■ **Try it**
Would you copy each line of the data below that has "common"?

■ **The records**
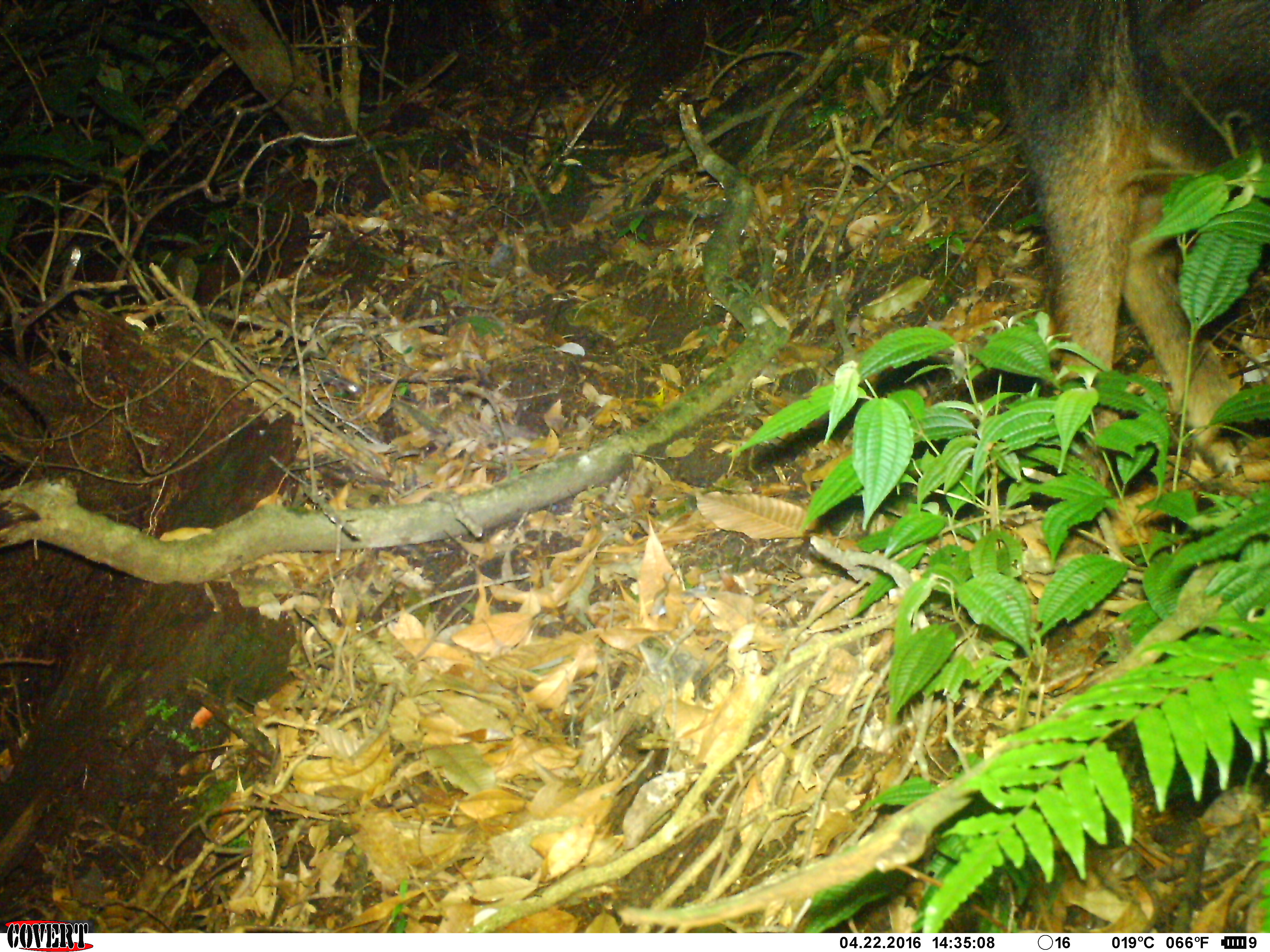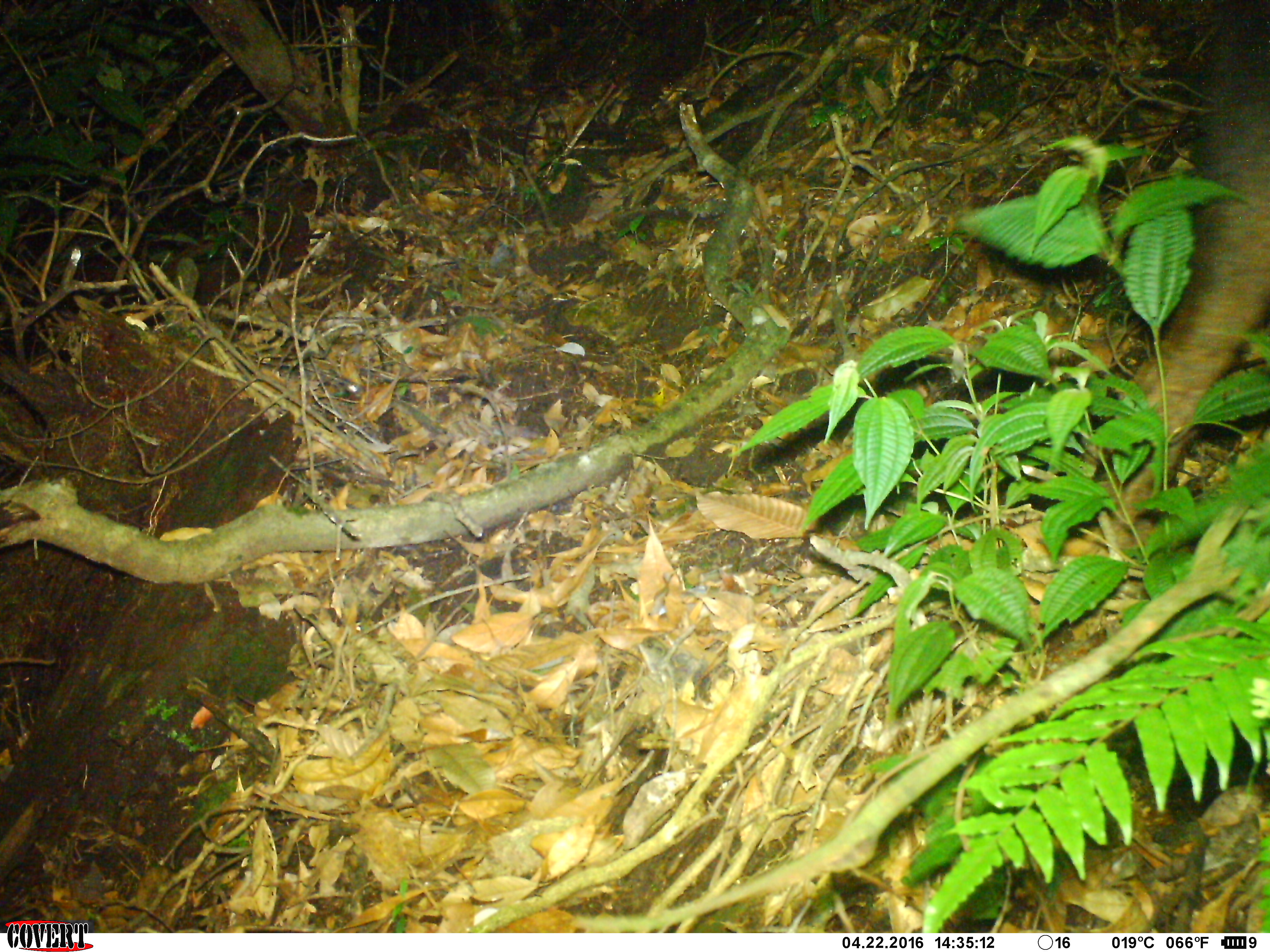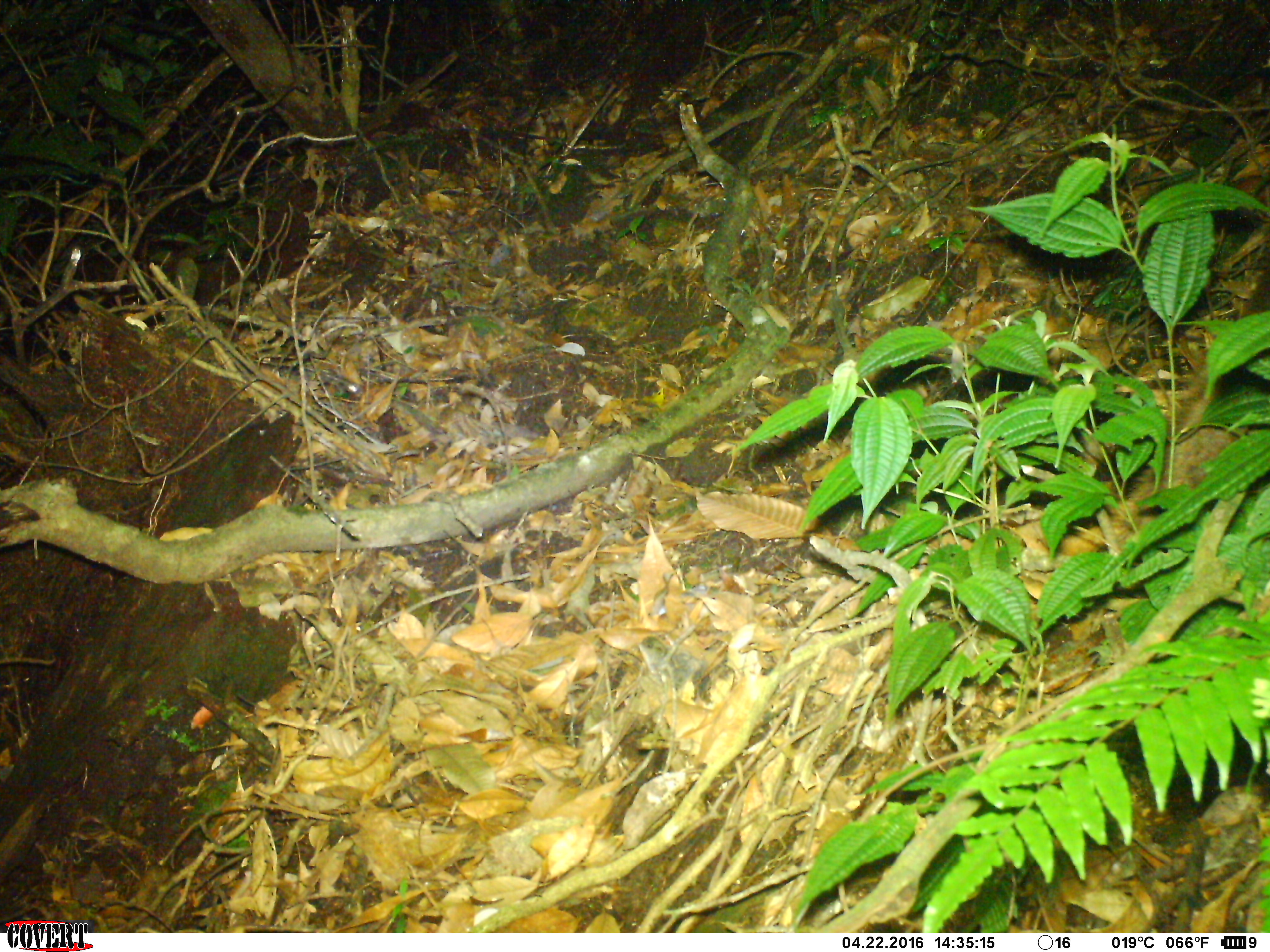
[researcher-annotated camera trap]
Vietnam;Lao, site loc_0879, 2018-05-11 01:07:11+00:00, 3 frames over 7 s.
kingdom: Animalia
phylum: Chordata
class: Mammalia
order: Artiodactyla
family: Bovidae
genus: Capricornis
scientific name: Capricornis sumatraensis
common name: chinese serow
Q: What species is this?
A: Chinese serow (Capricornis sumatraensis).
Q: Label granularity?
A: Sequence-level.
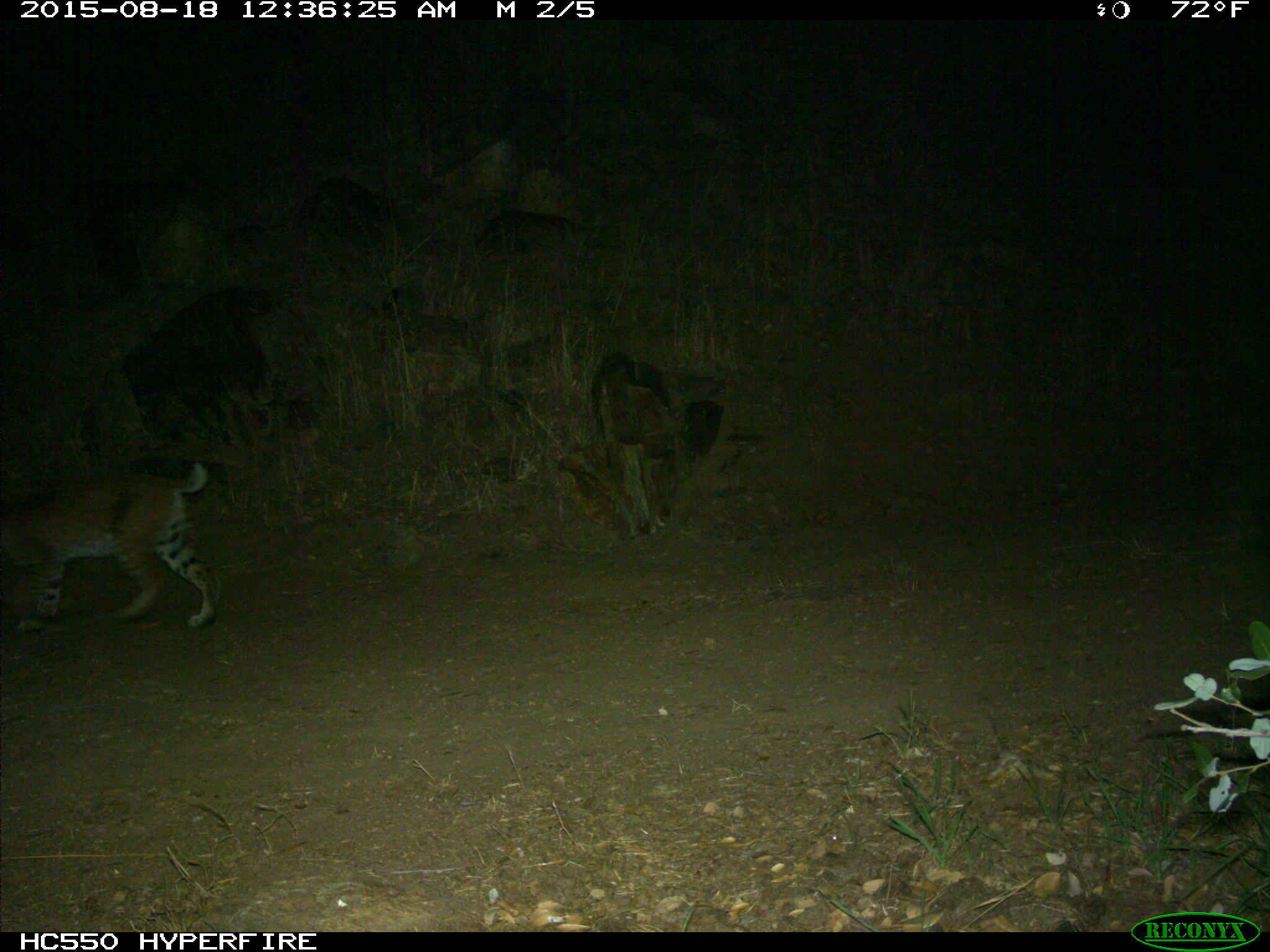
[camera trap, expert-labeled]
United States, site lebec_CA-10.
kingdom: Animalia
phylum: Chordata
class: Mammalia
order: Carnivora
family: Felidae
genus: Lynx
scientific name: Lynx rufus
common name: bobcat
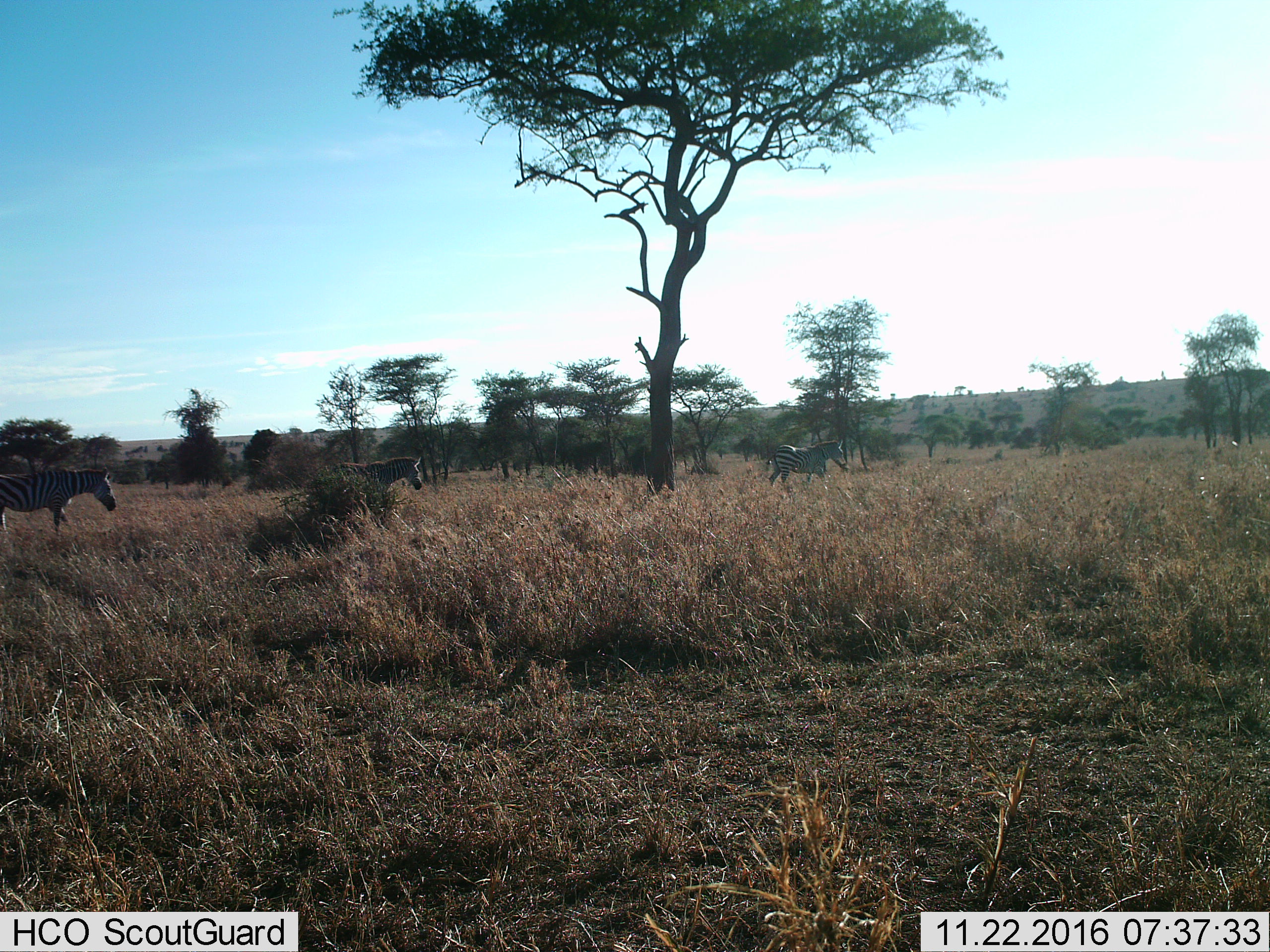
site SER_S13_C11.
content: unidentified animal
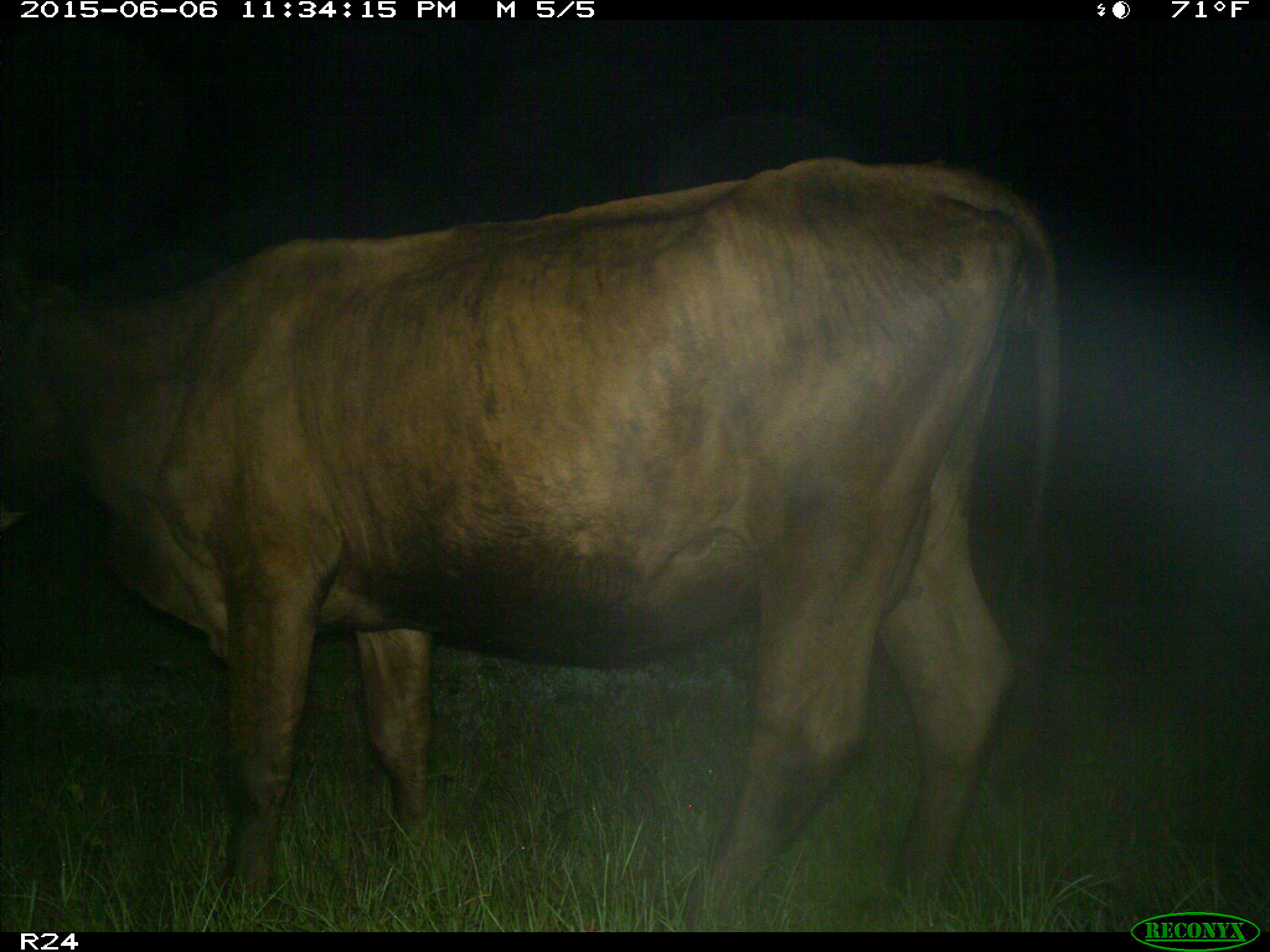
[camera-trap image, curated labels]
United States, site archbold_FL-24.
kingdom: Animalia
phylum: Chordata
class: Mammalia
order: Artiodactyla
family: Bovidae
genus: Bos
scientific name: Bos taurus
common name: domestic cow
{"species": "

■ **Written response**
common name: chinese serow
common name: bobcat
common name: domestic cow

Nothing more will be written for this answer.